Stated goal ▸ Write out every line of the items below as a JSON list of strings, one string per line, leaving out blank lines.

* Start Entries supplied *

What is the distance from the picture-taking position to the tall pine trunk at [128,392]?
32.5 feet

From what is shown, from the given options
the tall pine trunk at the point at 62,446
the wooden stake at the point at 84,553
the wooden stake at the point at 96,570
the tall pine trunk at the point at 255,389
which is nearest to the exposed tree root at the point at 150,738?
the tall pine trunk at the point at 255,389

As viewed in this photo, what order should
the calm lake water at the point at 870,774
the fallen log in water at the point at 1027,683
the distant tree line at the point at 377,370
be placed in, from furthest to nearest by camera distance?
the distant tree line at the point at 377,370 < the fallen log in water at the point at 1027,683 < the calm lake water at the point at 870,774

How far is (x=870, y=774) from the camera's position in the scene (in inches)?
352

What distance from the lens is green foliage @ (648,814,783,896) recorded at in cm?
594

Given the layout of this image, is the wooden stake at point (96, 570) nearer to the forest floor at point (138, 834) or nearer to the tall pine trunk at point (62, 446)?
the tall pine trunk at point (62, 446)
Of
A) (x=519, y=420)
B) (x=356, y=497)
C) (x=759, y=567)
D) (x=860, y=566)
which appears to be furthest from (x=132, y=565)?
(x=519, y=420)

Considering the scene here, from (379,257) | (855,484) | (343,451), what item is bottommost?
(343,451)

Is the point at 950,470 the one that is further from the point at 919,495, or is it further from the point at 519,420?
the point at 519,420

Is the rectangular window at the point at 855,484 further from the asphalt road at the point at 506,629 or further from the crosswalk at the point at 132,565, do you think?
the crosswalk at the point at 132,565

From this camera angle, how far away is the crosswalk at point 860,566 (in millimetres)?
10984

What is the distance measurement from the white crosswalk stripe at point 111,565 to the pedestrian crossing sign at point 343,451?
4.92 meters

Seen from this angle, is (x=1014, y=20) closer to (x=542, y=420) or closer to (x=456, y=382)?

* End Entries supplied *

Exercise result ▸
[
  "What is the distance from the picture-taking position to the tall pine trunk at [128,392]?",
  "32.5 feet",
  "From what is shown, from the given options",
  "the tall pine trunk at the point at 62,446",
  "the wooden stake at the point at 84,553",
  "the wooden stake at the point at 96,570",
  "the tall pine trunk at the point at 255,389",
  "which is nearest to the exposed tree root at the point at 150,738?",
  "the tall pine trunk at the point at 255,389",
  "As viewed in this photo, what order should",
  "the calm lake water at the point at 870,774",
  "the fallen log in water at the point at 1027,683",
  "the distant tree line at the point at 377,370",
  "be placed in, from furthest to nearest by camera distance?",
  "the distant tree line at the point at 377,370 < the fallen log in water at the point at 1027,683 < the calm lake water at the point at 870,774",
  "How far is (x=870, y=774) from the camera's position in the scene (in inches)?",
  "352",
  "What distance from the lens is green foliage @ (648,814,783,896) recorded at in cm?",
  "594",
  "Given the layout of this image, is the wooden stake at point (96, 570) nearer to the forest floor at point (138, 834) or nearer to the tall pine trunk at point (62, 446)?",
  "the tall pine trunk at point (62, 446)",
  "Of",
  "A) (x=519, y=420)",
  "B) (x=356, y=497)",
  "C) (x=759, y=567)",
  "D) (x=860, y=566)",
  "which appears to be furthest from (x=132, y=565)?",
  "(x=519, y=420)",
  "Considering the scene here, from (379,257) | (855,484) | (343,451), what item is bottommost?",
  "(343,451)",
  "Is the point at 950,470 the one that is further from the point at 919,495, or is it further from the point at 519,420?",
  "the point at 519,420",
  "Is the rectangular window at the point at 855,484 further from the asphalt road at the point at 506,629 or further from the crosswalk at the point at 132,565, do you think?",
  "the crosswalk at the point at 132,565",
  "From this camera angle, how far away is the crosswalk at point 860,566 (in millimetres)?",
  "10984",
  "What is the distance measurement from the white crosswalk stripe at point 111,565 to the pedestrian crossing sign at point 343,451?",
  "4.92 meters",
  "Seen from this angle, is (x=1014, y=20) closer to (x=542, y=420) or closer to (x=456, y=382)?"
]